> **STUDY QUESTIONS**
a – In the review of small pelagic fisheries, which document identified the need for this study as a high priority action?
b – Translate this sentence from the review of small pelagic fisheries into Spanish: "A list of schooling pelagic species with maximum sizes of 40 cm was prepared, based on the occurrence in waters deeper than 200m, in the Dutch Caribbean and Wider Caribbean Area."
c – Write a continuation of the review of small pelagic fisheries, starting after its final sentence.

A review of the small pelagics fishery resources of the Dutch Caribbean and adjacent areas
This deskstudy gives a review of small pelagic fish species and fisheries in the Dutch Caribbean, specifically species which distributions exceed the national boundaries and where international cooperation in research and management is required. The need for this study was recently identified as a high priority action in the 2010 EEZ management plan written for the Dutch Ministry of Economic Affairs. A list of schooling pelagic species with maximum sizes of 40 cm was prepared, based on the occurrence in waters deeper than 200m, in the Dutch Caribbean and Wider Caribbean Area. As a next step the (importance for) the fisheries and biology is described with a focus on the following four species (groups): Sardines (Sardinella aurita), Scads (Carangidae), Anchovy (Engraulidae) and Flyingfishes, in particular Hirundichthys speculiger and Cheilopogon cyanopterus. A fifth group, consisting of clupeids (Clupidae) and halfbeaks (Hemiramphidae) are not truly pelagic because of their association with reefs and coastal distribution, but are locally abundant and important as bait fish.

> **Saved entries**

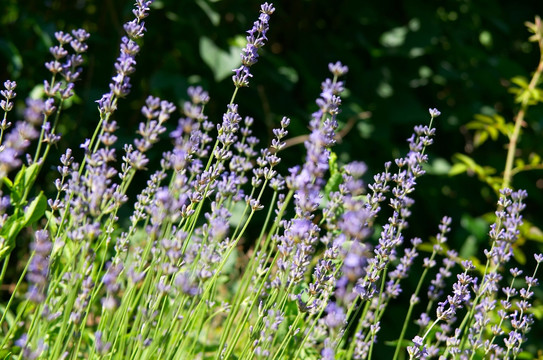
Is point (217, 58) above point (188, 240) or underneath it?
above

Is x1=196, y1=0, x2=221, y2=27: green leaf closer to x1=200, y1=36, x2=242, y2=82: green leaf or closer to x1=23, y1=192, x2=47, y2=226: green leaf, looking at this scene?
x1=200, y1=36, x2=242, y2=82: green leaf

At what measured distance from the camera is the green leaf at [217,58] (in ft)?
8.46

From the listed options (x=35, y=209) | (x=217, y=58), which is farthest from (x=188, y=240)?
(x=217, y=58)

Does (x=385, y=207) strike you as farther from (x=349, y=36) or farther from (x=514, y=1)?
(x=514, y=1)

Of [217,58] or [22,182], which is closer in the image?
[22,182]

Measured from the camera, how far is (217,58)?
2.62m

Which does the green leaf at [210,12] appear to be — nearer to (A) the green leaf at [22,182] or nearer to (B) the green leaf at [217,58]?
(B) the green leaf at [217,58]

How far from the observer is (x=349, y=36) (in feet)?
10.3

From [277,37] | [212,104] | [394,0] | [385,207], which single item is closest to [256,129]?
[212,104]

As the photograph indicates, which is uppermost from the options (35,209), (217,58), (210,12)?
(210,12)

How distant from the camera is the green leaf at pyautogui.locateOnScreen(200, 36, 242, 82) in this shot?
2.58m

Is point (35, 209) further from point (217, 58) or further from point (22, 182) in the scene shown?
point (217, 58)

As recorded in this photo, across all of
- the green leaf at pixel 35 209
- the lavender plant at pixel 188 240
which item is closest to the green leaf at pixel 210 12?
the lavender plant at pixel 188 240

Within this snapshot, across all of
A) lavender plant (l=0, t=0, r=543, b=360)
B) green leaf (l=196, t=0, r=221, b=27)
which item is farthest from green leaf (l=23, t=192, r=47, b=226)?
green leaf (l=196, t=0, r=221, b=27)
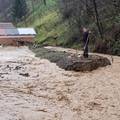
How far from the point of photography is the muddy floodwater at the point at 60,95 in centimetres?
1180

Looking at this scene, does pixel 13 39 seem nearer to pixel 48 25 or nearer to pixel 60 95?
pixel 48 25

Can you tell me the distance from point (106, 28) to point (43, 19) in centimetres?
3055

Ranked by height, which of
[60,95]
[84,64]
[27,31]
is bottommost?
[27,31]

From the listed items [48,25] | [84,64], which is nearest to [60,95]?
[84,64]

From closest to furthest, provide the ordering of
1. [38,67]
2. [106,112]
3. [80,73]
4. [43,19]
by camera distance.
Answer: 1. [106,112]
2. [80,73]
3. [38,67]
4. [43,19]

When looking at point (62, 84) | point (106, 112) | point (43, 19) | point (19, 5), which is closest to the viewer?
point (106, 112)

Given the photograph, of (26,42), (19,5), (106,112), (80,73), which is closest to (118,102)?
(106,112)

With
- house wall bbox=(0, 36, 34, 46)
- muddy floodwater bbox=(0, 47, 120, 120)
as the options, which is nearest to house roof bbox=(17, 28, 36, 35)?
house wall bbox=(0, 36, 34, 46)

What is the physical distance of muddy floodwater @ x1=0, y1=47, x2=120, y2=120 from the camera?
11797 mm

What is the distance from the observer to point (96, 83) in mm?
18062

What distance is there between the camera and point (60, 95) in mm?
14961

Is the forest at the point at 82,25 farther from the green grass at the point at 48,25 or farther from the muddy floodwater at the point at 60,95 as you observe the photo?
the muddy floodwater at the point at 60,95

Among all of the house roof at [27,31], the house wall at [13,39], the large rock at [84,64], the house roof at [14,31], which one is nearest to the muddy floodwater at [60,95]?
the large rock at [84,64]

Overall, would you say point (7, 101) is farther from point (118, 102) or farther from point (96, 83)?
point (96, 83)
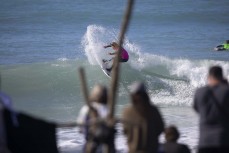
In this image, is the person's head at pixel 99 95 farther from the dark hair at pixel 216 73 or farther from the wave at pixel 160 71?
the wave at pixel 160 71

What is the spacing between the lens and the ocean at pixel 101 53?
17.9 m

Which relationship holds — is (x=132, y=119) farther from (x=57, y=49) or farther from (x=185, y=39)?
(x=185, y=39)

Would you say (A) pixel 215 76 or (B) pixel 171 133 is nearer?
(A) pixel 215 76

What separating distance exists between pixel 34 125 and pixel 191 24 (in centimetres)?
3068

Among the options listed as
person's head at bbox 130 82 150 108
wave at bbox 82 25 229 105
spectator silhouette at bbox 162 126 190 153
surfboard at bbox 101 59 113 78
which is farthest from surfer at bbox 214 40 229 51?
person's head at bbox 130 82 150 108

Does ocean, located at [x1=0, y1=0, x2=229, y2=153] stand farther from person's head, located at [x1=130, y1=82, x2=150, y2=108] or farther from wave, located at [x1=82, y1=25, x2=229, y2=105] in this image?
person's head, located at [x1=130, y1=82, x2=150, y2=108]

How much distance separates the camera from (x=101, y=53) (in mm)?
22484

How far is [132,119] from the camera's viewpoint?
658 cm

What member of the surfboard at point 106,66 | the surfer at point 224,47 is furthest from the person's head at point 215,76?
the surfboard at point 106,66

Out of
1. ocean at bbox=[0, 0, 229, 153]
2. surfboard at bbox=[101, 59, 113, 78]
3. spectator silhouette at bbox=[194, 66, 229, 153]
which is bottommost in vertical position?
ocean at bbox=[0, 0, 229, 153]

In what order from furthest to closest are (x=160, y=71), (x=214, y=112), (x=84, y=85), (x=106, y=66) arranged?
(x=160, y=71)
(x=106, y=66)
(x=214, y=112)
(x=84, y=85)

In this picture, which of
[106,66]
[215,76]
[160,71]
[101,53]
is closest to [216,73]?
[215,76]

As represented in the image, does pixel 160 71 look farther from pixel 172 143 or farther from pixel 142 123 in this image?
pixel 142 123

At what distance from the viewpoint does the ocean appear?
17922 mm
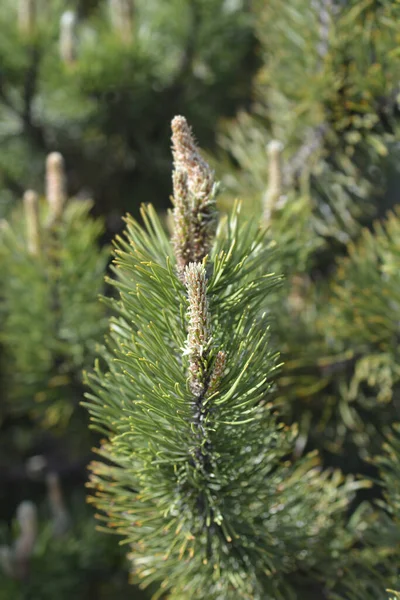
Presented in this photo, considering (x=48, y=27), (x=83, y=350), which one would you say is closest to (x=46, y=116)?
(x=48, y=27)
* * *
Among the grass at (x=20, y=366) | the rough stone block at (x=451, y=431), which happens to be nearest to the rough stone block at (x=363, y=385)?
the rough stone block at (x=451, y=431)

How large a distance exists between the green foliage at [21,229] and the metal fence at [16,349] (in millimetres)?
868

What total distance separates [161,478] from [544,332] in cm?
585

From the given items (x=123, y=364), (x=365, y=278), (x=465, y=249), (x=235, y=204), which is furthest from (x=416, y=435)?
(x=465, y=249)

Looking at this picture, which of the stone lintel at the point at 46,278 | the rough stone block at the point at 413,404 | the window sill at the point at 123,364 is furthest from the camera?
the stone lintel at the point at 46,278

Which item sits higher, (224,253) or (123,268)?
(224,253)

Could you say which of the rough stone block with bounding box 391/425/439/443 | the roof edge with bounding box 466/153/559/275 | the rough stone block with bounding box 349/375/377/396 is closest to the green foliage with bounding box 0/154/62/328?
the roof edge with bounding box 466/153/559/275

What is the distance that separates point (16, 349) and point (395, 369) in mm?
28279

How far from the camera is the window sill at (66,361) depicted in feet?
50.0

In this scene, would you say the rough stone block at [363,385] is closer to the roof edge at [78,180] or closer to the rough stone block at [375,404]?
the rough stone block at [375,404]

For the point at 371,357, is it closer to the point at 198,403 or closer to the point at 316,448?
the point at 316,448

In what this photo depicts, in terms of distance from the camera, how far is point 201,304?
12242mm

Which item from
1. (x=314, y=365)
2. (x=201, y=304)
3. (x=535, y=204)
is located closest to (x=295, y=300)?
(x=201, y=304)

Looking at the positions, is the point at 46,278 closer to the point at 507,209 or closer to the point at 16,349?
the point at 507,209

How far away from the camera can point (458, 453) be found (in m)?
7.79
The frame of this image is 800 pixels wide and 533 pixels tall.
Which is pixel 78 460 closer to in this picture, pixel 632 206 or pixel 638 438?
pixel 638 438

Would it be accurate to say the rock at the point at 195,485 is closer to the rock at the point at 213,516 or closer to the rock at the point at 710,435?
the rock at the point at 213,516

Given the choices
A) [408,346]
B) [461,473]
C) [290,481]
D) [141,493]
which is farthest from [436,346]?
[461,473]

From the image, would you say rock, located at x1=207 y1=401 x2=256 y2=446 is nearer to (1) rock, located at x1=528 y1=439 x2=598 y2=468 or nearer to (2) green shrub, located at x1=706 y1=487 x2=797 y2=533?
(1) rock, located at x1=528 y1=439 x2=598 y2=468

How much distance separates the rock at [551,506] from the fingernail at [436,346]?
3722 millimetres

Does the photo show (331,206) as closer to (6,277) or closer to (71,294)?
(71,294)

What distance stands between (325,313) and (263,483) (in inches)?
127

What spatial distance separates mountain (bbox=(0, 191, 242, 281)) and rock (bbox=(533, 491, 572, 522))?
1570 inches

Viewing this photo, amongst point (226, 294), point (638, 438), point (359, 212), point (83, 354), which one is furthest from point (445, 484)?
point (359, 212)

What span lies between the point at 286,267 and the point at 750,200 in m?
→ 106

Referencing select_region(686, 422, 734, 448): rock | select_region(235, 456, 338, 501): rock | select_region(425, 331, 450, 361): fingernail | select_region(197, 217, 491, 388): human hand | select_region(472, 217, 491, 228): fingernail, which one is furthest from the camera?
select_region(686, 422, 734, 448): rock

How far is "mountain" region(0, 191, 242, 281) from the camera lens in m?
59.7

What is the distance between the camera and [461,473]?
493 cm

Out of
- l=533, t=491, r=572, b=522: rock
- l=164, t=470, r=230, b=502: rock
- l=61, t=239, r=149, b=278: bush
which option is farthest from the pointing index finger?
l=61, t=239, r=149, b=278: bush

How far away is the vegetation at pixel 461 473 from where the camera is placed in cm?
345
...
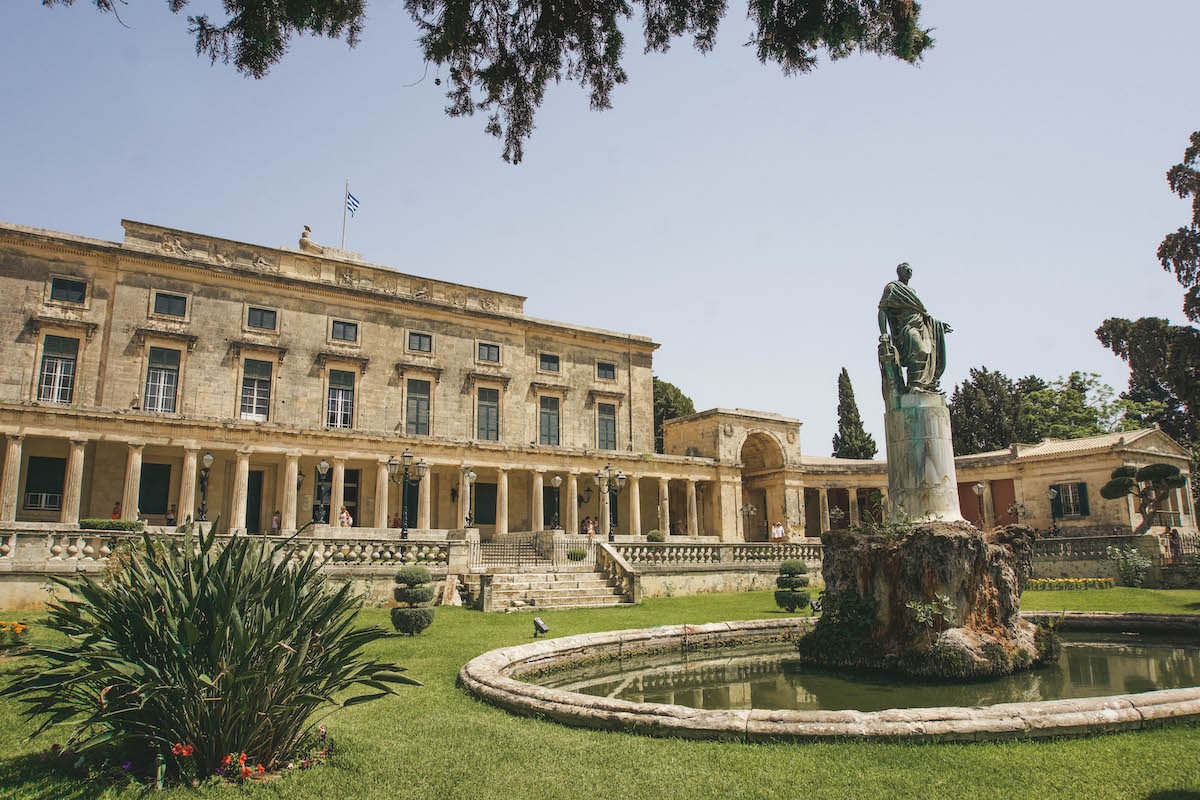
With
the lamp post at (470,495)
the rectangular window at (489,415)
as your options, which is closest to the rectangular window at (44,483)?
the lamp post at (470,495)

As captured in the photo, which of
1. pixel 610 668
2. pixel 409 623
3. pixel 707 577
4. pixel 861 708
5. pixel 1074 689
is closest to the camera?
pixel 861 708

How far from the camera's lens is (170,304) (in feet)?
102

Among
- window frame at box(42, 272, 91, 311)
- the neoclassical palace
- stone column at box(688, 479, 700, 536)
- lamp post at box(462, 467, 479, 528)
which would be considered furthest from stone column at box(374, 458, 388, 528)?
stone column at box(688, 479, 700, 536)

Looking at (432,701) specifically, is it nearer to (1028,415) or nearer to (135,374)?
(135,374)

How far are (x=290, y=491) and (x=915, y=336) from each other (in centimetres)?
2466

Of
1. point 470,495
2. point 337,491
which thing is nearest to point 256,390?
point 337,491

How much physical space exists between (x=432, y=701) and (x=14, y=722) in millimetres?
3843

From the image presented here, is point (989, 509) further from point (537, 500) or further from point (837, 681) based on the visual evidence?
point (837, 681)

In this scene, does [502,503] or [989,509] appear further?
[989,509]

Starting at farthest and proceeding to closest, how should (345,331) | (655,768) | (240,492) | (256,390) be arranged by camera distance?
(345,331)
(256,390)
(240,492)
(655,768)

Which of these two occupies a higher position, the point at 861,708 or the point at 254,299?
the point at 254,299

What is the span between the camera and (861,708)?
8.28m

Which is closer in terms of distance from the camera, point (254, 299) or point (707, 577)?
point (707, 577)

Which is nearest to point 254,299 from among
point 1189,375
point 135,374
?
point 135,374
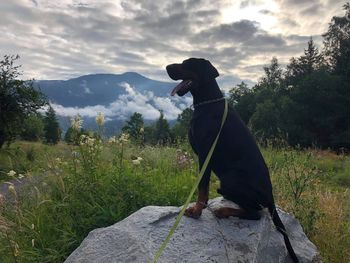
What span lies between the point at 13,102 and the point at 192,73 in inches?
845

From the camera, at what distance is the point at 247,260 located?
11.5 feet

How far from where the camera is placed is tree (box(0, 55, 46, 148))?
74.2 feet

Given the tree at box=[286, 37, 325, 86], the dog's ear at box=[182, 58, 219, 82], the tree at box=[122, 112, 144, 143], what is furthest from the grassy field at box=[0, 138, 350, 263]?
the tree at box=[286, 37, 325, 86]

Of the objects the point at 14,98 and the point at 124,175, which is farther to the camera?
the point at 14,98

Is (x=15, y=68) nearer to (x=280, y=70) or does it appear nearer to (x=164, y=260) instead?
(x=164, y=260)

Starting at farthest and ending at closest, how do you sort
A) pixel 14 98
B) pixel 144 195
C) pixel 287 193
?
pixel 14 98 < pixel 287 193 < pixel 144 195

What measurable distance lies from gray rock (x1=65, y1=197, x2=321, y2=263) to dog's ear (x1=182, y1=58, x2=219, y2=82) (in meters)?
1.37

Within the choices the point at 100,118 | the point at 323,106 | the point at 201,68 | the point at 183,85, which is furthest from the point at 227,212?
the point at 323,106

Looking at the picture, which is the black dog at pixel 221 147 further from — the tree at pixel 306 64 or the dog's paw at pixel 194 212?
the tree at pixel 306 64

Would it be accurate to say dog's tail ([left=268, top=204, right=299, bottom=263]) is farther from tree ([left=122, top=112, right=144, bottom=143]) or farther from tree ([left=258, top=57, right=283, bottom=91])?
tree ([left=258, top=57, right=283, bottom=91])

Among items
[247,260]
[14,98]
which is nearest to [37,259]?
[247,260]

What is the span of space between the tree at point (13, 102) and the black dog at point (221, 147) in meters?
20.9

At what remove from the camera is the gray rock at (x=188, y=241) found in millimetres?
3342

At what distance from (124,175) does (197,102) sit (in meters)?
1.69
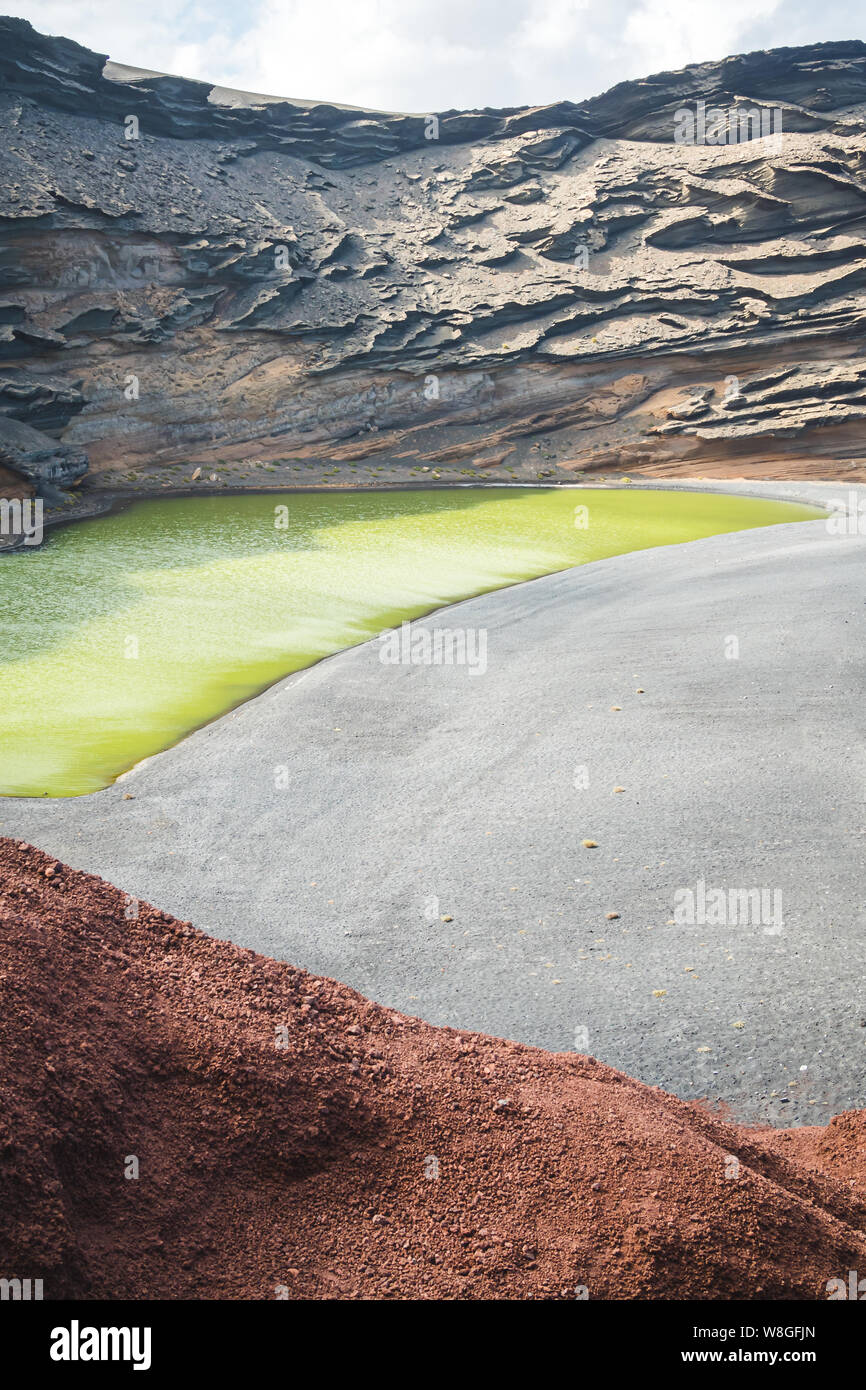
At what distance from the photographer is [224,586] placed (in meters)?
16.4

> **RESPONSES FOR EACH TASK**
a – The 2010 EEZ management plan written for the Dutch Ministry of Economic Affairs.

b – Se elaboró una lista de especies pelágicas que forman cardúmenes con tallas máximas de 40 cm, basada en su presencia en aguas de más de 200 m de profundidad, en el Caribe neerlandés y el Área del Gran Caribe.

c –
From a management perspective, small pelagic fish in the Caribbean can be divided into three groups: (1) Species with pelagic behaviour, but coastally bound. 10-20 species, wide spread in the region, locally abundant and targeted as bait fish. This group consists of Carangidae, Clupeidae, Engraulidae and Hemiramphidae. These can be monitored in local sea going surveys because the species are more or less coastal (<less than 20 km). However, catches of small pelagic species are not monitored or surveyed, hence it is often not clear what species are involved. An appropriate survey method to monitor abundance of schooling pelagic fish is echo integration. (2) True pelagic (oceanic) species: all flying fishes, wide spread in the region. Heavily targeted as bait fish, locally for human consumption (Barbados). They are clearly crossing boundaries of EEZ’s in the region. The species involved are wide spread and due to their behaviour difficult to monitor by means of a fisheries independent, sea going survey. (3) Sardinella aurita, off shore distribution, limited to an area of upwelling off the coast of Venezuela. The monitoring of the stock is a Venezuelan appointment, although at the margins, some EEC boundaries are crossed (Columbian, Dutch).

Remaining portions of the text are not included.